> **Prompt**: Omit images. Retype all entries verbatim.

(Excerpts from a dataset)
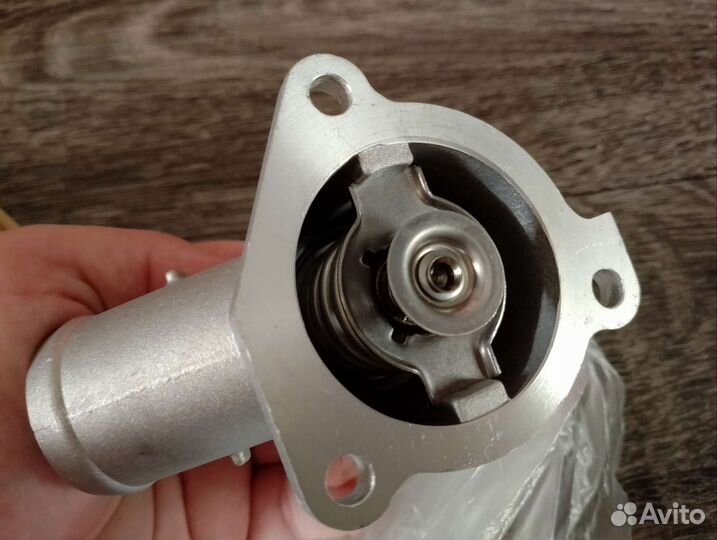 Термостат ваз kalina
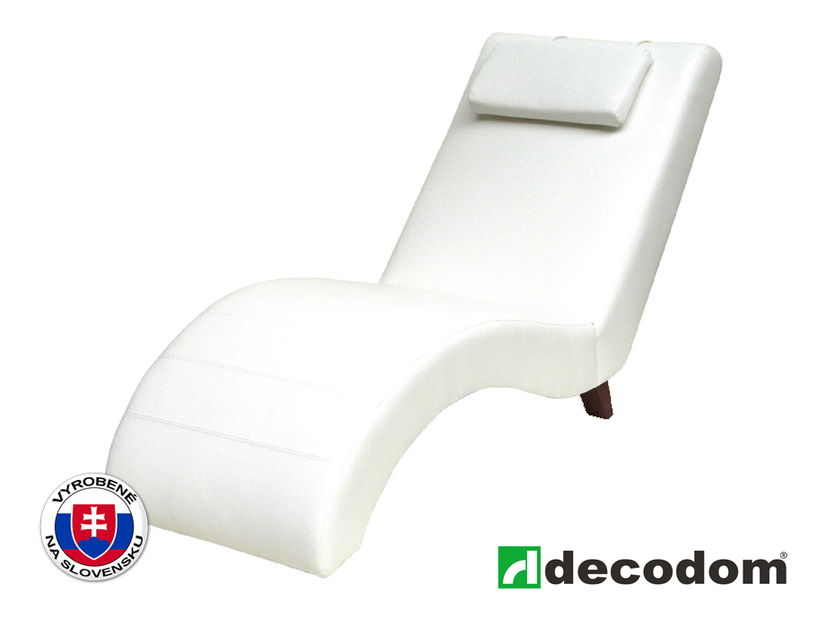 Relaxačné kreslo Decodom Billy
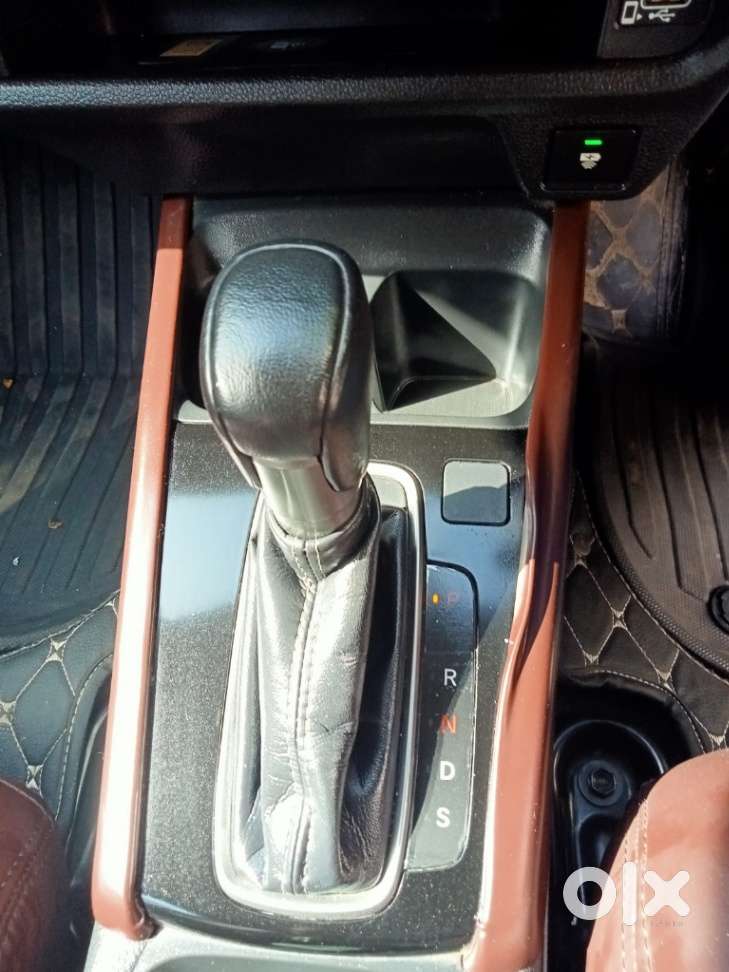 Honda Elevate Vx Cvt, 2023, Petrol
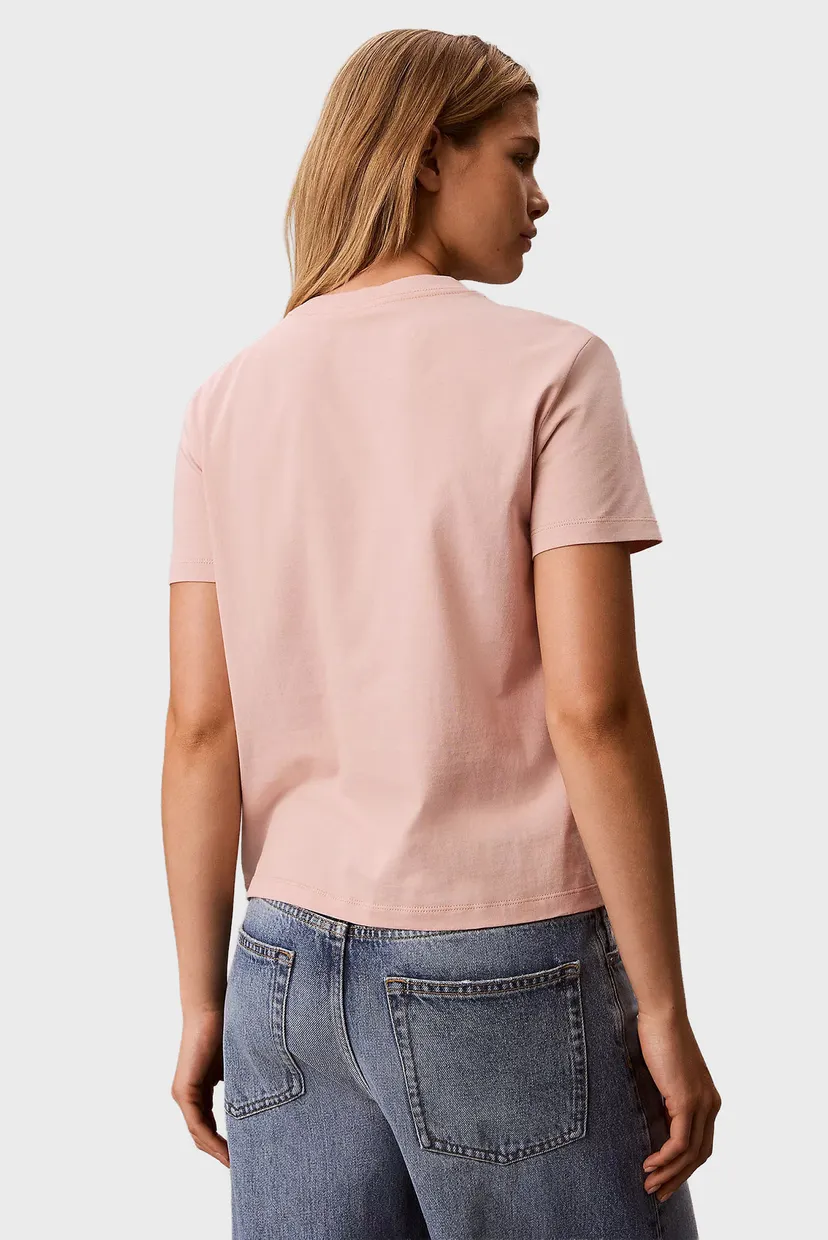 Футболка SS CLASSIC FOIL MONOLOGO TEE 3
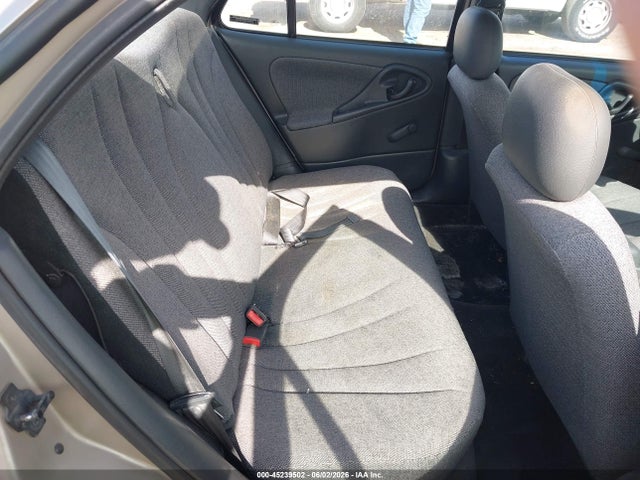 Chevrolet Cavalier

> **Finished exercise**:
 Термостат ваз kalina
 Relaxačné kreslo Decodom Billy
 Honda Elevate Vx Cvt, 2023, Petrol
 Футболка SS CLASSIC FOIL MONOLOGO TEE 3
 Chevrolet Cavalier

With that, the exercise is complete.